I would be remiss in my duties as a leading children’s book, music and mime critic if I did not address the current “situation” with the New York Metropolitans baseball club.
As I write this on Wednesday night, my great-granddaughter is sleeping, blissfully unaware that her team squandered a lead to the ursine squad from Chicago and then failed to score despite having runners on third in the seventh, eighth and ninth frames.
The indignity of rooting for these futile failures is too much to bear. Or is it?
Indeed, as a father, grandfather and now, great-grandfather, I find myself constantly reminding my descendents that rooting for losers is far better for the soul than jumping on that year’s bandwagon, no matter how teeming it is with happy, smiling people.

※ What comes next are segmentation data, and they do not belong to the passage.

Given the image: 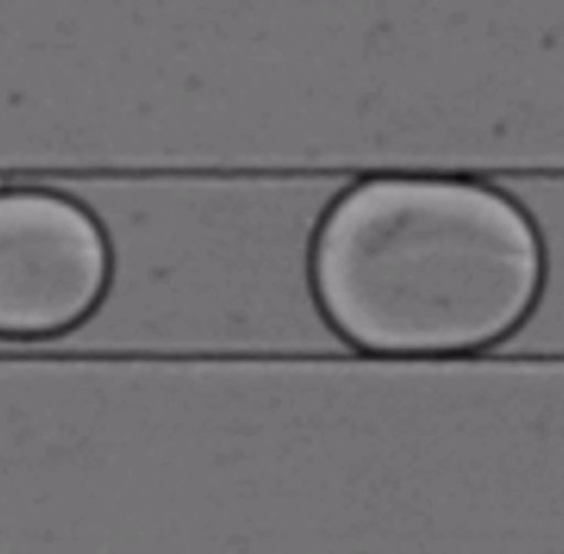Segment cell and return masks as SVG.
<instances>
[{
    "mask_svg": "<svg viewBox=\"0 0 564 554\" xmlns=\"http://www.w3.org/2000/svg\"><path fill=\"white\" fill-rule=\"evenodd\" d=\"M312 271L348 340L384 355H449L519 327L542 287L543 250L529 215L496 188L383 177L335 202Z\"/></svg>",
    "mask_w": 564,
    "mask_h": 554,
    "instance_id": "cell-1",
    "label": "cell"
}]
</instances>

Growing up, of course, my admiration for the Dodgers taught me the most valuable lesson in life: “Wait ’til next year” is a nice slogan, but next year doesn’t always come. This is a lesson that was never absorbed by fans of the Bronx Yankees, and it was no surprise that those kids grew up completely incapable of dealing with disappointment.
So when my great-granddaughter wakes up, I will tell her about Daniel Murphy’s bottom-of-the-ninth leadoff triple that the Mets squandered. I will tell her that it is unlikely that the Mets will qualify for the post-season. And she will learn that things don’t always go the way we wish they would go.
That said, can’t somebody just hit a fly ball?